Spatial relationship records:
◇ ◇ ◇ ◇

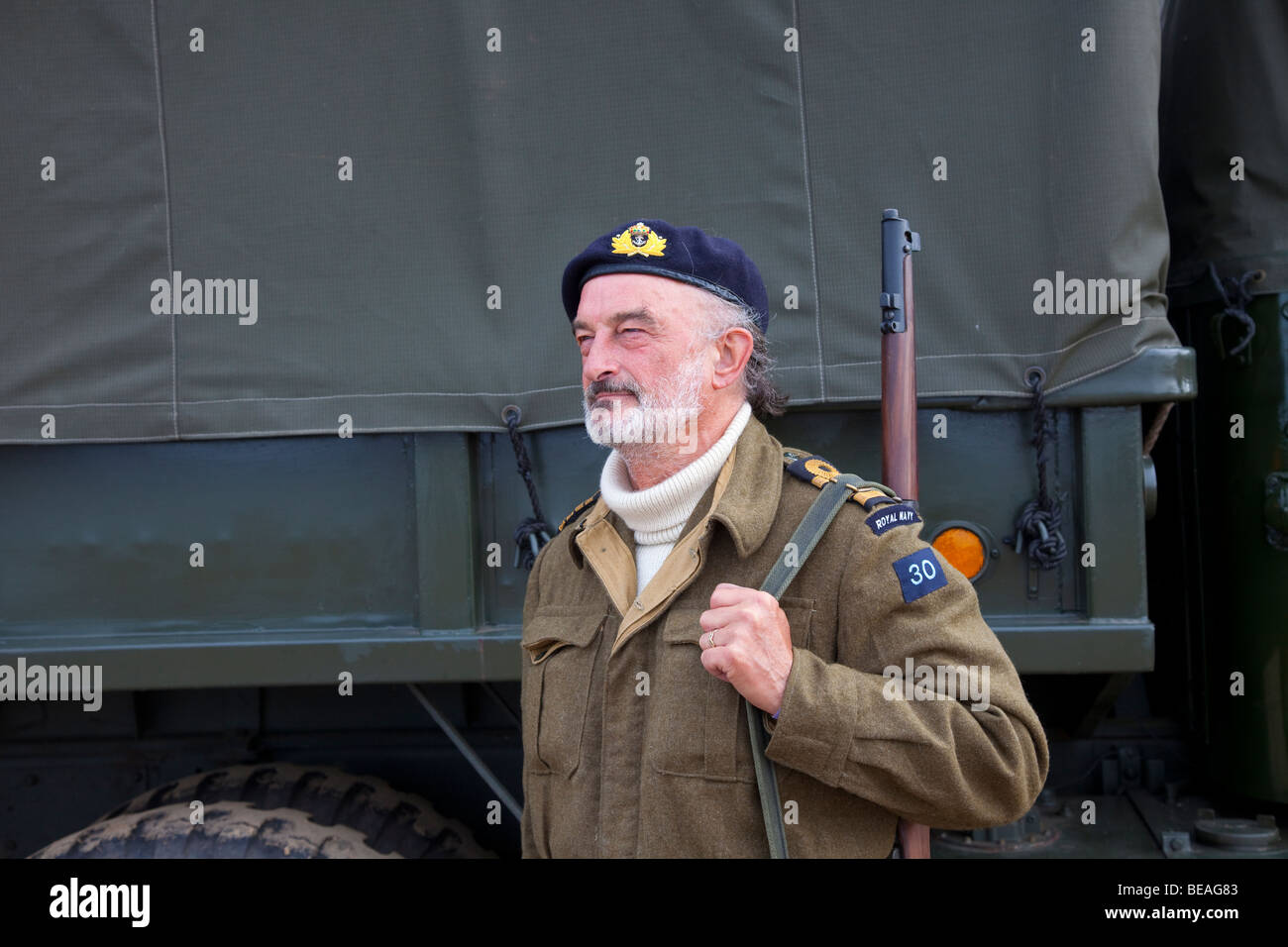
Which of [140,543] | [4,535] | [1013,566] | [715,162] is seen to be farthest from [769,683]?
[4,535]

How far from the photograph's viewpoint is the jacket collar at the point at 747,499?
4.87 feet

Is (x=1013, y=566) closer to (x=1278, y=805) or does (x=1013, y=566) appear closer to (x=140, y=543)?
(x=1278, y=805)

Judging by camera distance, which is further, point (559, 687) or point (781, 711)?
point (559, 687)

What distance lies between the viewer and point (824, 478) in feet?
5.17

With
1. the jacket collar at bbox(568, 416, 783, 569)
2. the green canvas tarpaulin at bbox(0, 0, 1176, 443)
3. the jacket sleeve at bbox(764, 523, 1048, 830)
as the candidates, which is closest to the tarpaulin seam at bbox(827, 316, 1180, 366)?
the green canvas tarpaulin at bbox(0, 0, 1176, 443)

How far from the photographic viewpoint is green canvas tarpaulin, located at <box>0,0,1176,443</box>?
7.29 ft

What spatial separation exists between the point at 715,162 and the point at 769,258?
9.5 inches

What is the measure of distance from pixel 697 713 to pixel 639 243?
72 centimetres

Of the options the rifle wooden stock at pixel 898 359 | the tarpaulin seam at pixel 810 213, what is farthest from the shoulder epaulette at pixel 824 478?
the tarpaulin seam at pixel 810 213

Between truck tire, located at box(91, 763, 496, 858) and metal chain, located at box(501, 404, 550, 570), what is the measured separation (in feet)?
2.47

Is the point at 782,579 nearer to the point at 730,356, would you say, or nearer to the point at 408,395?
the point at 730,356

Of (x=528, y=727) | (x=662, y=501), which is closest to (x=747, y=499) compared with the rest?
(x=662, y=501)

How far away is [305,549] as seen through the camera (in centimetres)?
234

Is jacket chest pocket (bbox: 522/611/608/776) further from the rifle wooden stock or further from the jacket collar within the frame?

◇ ◇ ◇ ◇

■ Exercise details:
Please retype the part of the records that opens with the line containing "What is the measure of" and runs through the end of the records, with no changes.

■ Task result:
What is the measure of distance from pixel 697 713 to pixel 639 243?
72 centimetres

Of the options the rifle wooden stock at pixel 898 359 | the tarpaulin seam at pixel 810 213, what is farthest from the shoulder epaulette at pixel 824 478?
the tarpaulin seam at pixel 810 213

Between truck tire, located at box(91, 763, 496, 858) and metal chain, located at box(501, 404, 550, 570), what is the measured separation (in feet)?
2.47

Is the point at 782,579 nearer to the point at 730,356, would you say, or nearer to the point at 408,395?
the point at 730,356

Of (x=528, y=727) | (x=662, y=501), which is closest to (x=747, y=499) compared with the rest?
(x=662, y=501)

How far away is [305,549] as seen through the camera (in centimetres)?
234

Is jacket chest pocket (bbox: 522/611/608/776) further from the rifle wooden stock or further from the jacket collar within the frame?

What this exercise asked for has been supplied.